▶ [Task directions]
In the records below, find the line that contains "Grand Crown Hotel : Room" and the line that contains "Enjoy long walks"; write out exactly those two lines and everything between them, without the pictures.

▶ [The data]
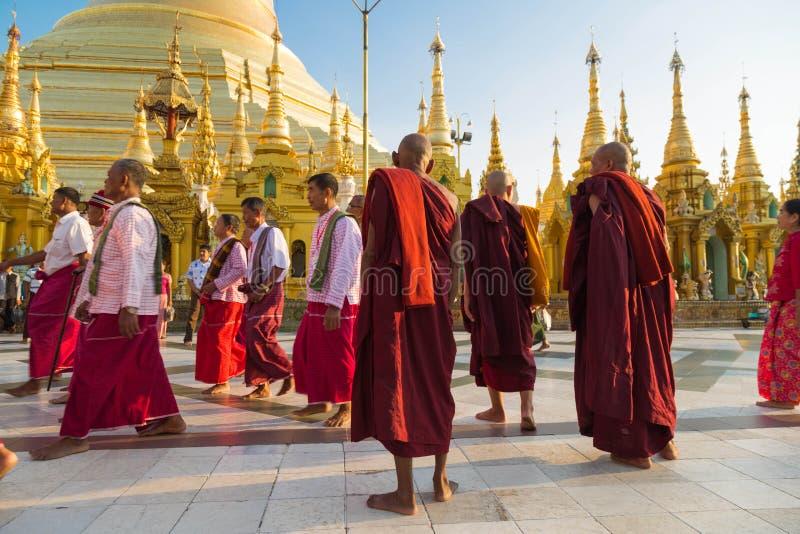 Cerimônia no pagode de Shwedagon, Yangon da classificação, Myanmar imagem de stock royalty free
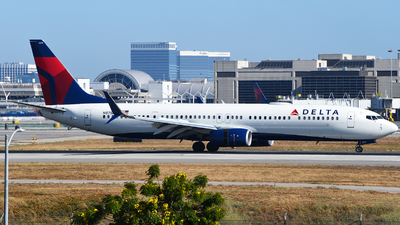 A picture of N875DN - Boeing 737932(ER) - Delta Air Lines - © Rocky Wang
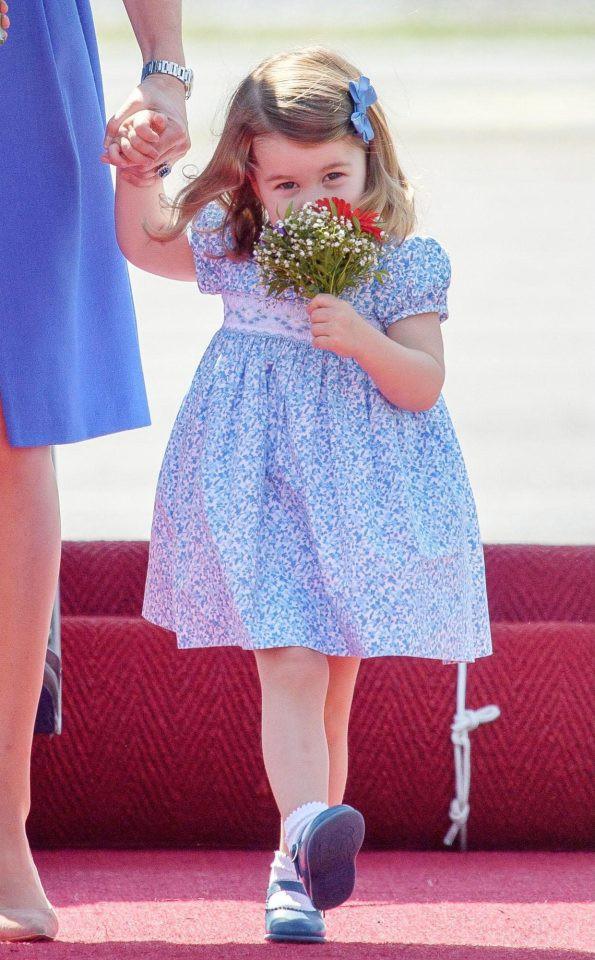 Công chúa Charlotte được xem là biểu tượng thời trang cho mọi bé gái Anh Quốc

--

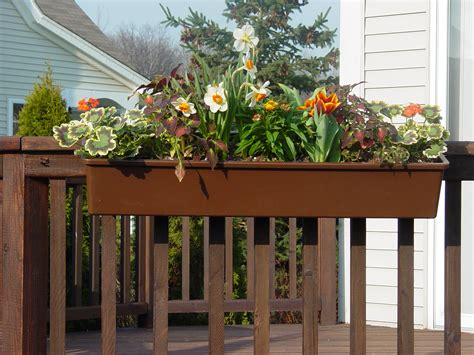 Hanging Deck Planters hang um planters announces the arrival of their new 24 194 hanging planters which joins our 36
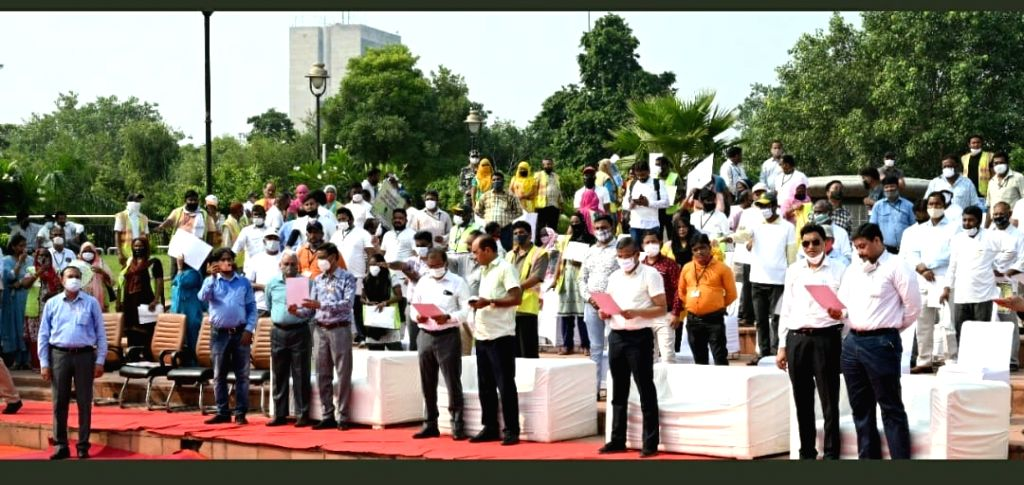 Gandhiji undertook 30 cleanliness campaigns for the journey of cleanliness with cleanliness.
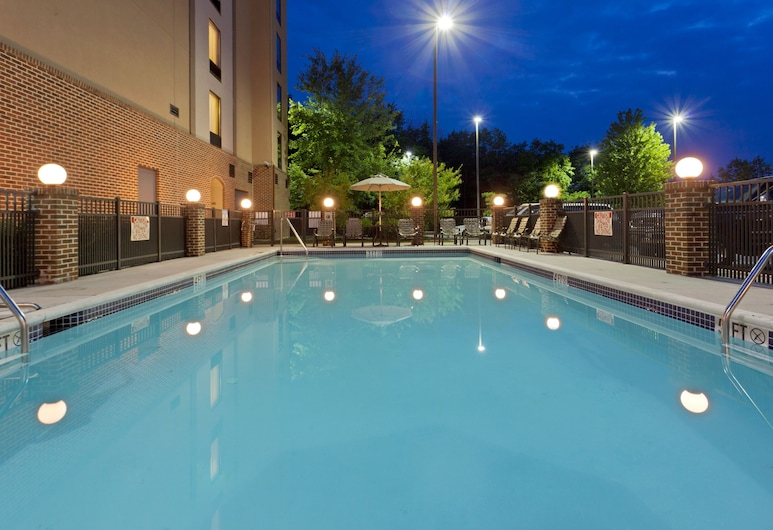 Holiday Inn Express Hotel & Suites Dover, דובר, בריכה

==

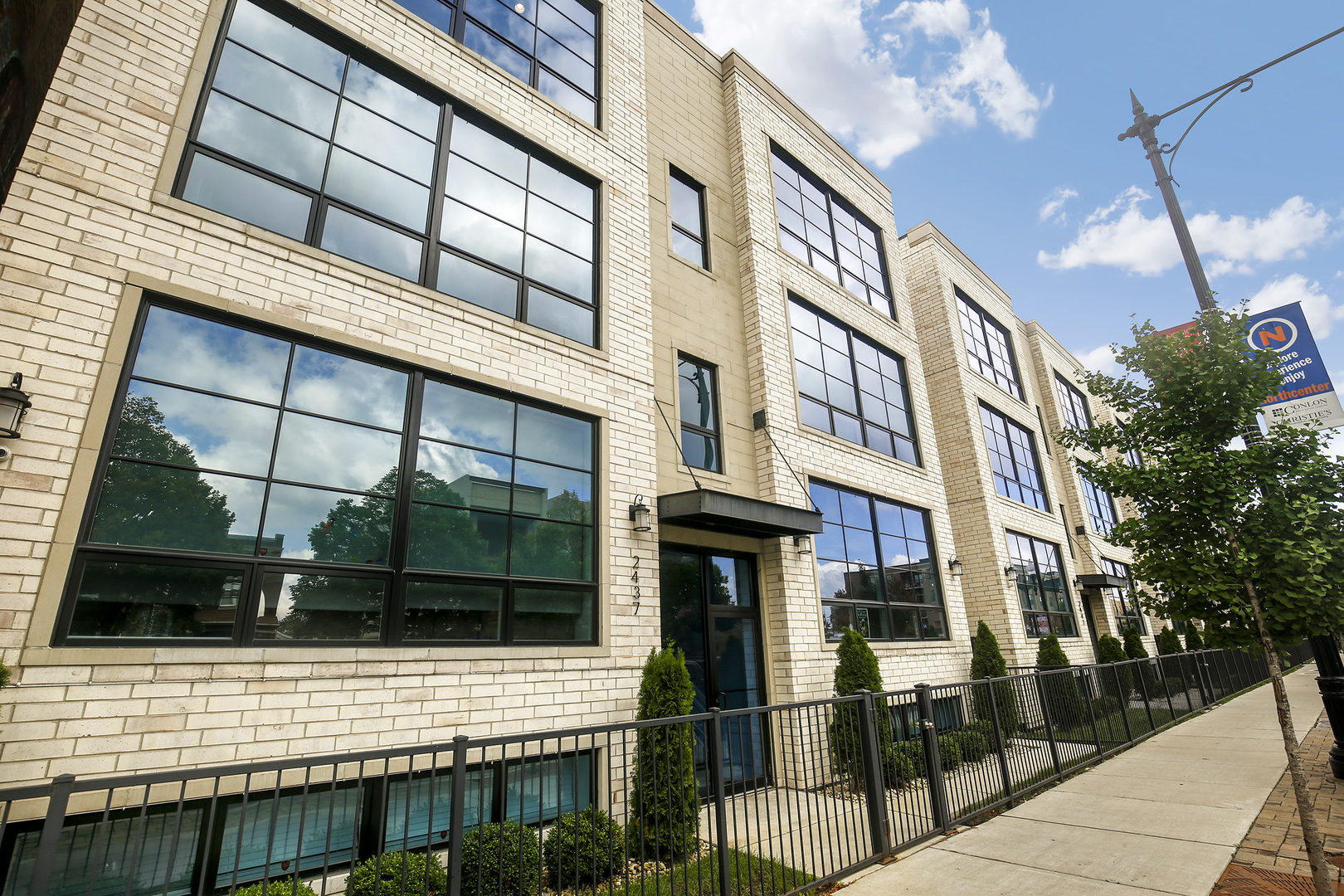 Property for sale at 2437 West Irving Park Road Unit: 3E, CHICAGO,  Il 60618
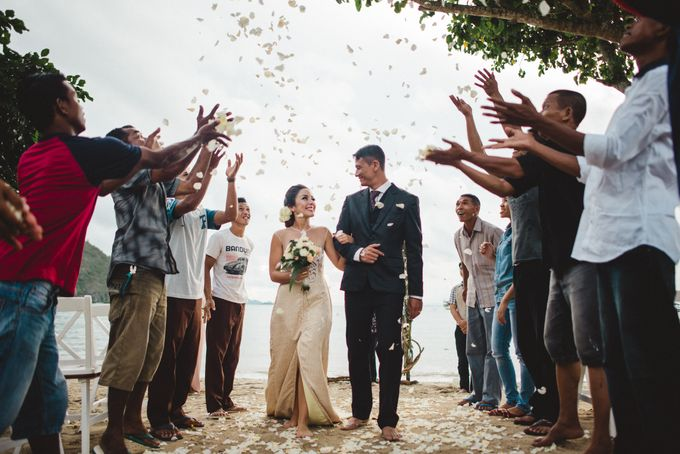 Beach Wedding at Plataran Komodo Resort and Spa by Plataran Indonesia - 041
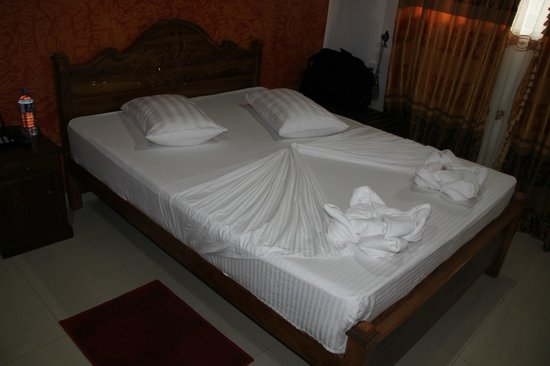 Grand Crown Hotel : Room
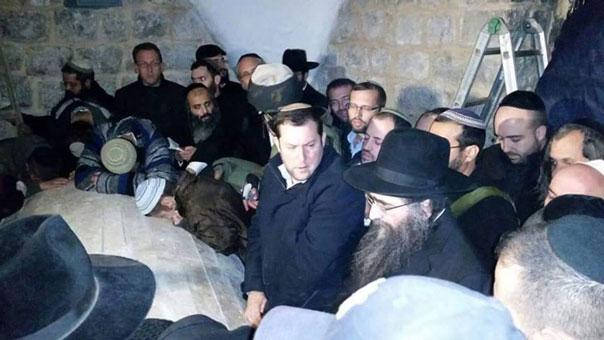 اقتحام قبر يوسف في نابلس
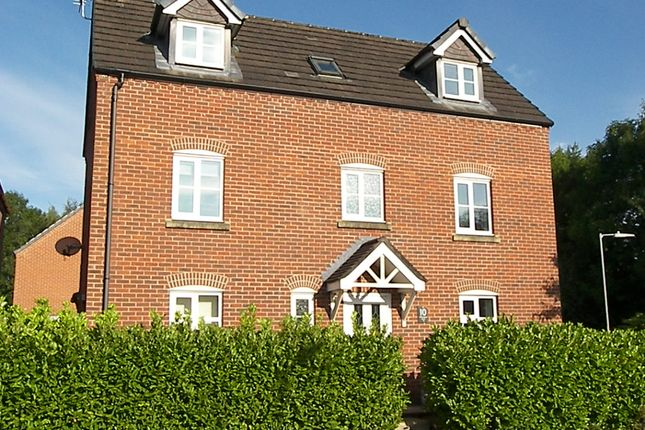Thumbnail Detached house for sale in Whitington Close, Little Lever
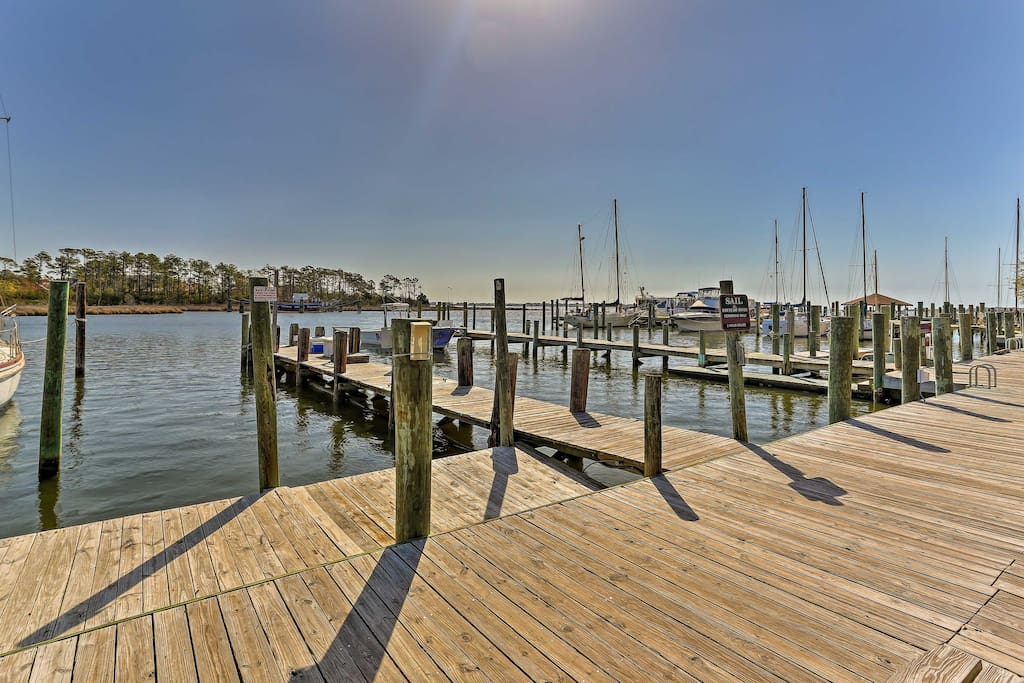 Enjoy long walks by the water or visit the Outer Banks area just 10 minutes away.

▶ [Solution to the exercise]
 Grand Crown Hotel : Room
 اقتحام قبر يوسف في نابلس
Thumbnail Detached house for sale in Whitington Close, Little Lever
 Enjoy long walks by the water or visit the Outer Banks area just 10 minutes away.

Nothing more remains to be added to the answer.